§ **REQUEST 1**
Copy the passage on minimum spanning trees starting at "Let $G$ be a" and ending at "crosses the cut.", but swap "undirected" for "simple".

§ **SELECTED TEXT**
An edge $e$ appears in all MSTs iff $e$ is the unique lightest edge in the cut-set of some cut which $e$ crosses.

According to the title of the question, we may assume the OP's intention is to prove the two criteria for an edge to belong to all MSTs is equivalent without any reference to MST. (If reference to MST is allowed, both criteria are equivalent to the statement, the edge belongs to all MSTs. Hence both criteria are equivalent to each other as well.)

Let us state the equivalence of the two criteria clearly.

Let $G$ be a weighted connected undirected graph and $e$ an edge in $G$. The following two properties of $e$ are equivalent.

  • (unique-cut-lightest) there is a cut of $G$ such that $e$ is the unique lightest edge that crosses the cut.
  • (non-cycle-heaviest) every cycle containing $e$ contains an edge heavier than $e$.

It turns out we do have a simple proof of the above equivalence.

§ **DATASET**
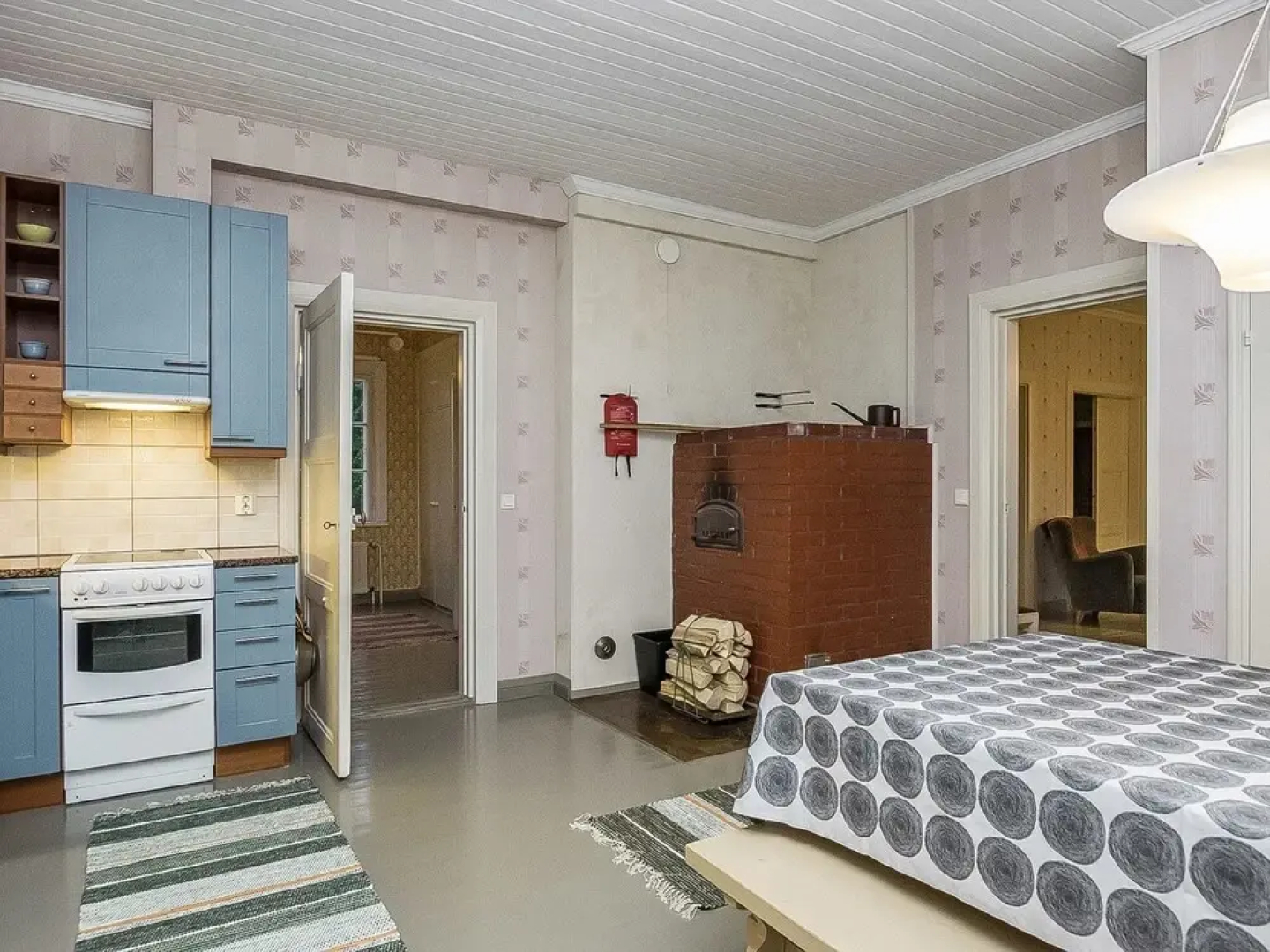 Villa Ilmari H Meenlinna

...

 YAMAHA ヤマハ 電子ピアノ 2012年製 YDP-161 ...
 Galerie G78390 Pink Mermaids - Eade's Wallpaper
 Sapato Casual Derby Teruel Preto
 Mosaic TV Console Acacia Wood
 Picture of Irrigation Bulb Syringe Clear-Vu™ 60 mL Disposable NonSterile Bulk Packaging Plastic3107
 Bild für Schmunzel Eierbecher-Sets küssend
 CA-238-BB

§ **REQUEST 2**
Find every line in the rows that contains the word "Bild" and copy each one.

§ **YOUR SOLUTION 1**
Let $G$ be a weighted connected simple graph and $e$ an edge in $G$. The following two properties of $e$ are equivalent.

  • (unique-cut-lightest) there is a cut of $G$ such that $e$ is the unique lightest edge that crosses the cut.

§ **YOUR SOLUTION 2**
 Bild für Schmunzel Eierbecher-Sets küssend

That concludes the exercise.